Extract provided
In the Willamette Valley, no issues with mosquitoes or flies. Issues with gnats only in some wetland/greenspace areas. Ticks I'm not sure about as we treat our dogs so they don't pick up fleas or ticks to begin with, but I'm guessing there must be lots of both. One thing the Willamette Valley does have is lots of spiders, but only a couple of them are poisonous and your odds of encountering a poisonous one are very small.

Central/Eastern Oregon has all of the insects you listed; but I've spent a lot of time outdoors there and only rarely been bothered by any (except for ticks, definitely treat your dog for ticks in Central Oregon). Much of this area of the state is dry so not great breeding opportunities for bothersome insects; the exception would be around some bodies of water and wetland areas.

The coast visited many times and only had one trip when camping that we had an issue with mosquitoes once the sun went down. This was near Netarts.

To sum up; the only bug issues we have ever had that were bothersome were ticks. If you have a dog you definately want to treat for fleas and ticks spring/summer/fall. The spiders bother my husband as he just has a dislike of them, but we haven't encountered any harmful ones. Oregon's climate is nothing like the East coast. Our summers are dry and low humidity so very comfortable for outdoor activities day and night (although most nights would require a jacket to keep warm). Even with all the winter rain, the climate and conditions are not conducive to breeding for mosquitoes and most of the other troublesome insects that do well on the East coast or in the South.

Spatial question records
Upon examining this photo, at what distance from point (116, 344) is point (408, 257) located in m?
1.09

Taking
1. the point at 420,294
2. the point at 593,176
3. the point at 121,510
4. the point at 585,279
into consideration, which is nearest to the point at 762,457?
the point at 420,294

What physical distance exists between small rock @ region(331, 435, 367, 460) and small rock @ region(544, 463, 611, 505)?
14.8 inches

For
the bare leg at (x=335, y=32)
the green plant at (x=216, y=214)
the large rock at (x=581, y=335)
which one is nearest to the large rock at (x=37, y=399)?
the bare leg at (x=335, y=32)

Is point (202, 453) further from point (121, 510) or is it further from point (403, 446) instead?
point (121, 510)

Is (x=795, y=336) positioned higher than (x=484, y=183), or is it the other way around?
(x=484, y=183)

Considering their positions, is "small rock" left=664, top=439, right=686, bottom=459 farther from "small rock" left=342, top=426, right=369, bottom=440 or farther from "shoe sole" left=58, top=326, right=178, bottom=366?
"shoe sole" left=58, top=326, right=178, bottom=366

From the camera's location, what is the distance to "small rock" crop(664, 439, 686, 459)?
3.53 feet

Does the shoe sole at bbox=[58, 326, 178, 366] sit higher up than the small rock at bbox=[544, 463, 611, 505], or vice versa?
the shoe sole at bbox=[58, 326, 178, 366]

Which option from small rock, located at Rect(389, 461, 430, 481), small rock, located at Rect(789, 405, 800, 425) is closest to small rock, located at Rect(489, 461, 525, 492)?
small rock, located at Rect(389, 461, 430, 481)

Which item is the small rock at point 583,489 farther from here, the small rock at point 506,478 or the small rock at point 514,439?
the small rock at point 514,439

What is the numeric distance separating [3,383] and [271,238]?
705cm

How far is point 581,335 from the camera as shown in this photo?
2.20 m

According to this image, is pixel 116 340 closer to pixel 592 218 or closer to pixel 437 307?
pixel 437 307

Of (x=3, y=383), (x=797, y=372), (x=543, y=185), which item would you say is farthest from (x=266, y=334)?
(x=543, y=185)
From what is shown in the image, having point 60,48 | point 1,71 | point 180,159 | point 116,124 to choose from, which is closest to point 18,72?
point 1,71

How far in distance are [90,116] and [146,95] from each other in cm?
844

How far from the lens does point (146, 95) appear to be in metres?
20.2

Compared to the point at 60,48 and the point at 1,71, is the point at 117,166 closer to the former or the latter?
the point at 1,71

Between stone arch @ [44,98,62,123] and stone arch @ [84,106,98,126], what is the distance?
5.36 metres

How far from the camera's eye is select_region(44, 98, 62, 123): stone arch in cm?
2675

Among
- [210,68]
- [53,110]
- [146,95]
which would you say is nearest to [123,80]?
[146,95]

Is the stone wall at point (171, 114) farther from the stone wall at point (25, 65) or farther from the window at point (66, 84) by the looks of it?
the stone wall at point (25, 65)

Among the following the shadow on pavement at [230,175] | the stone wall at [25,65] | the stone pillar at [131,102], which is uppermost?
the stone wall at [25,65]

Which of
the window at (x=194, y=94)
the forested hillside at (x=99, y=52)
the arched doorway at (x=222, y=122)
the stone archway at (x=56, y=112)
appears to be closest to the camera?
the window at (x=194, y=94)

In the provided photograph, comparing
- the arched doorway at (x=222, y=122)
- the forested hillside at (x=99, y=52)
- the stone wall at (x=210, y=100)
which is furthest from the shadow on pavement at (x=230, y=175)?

Objective
From the text on insects in Oregon, set down word for word the part that opens with the words containing "In the Willamette" and closes with "are very small.". The items have no part in this work.

Final result
In the Willamette Valley, no issues with mosquitoes or flies. Issues with gnats only in some wetland/greenspace areas. Ticks I'm not sure about as we treat our dogs so they don't pick up fleas or ticks to begin with, but I'm guessing there must be lots of both. One thing the Willamette Valley does have is lots of spiders, but only a couple of them are poisonous and your odds of encountering a poisonous one are very small.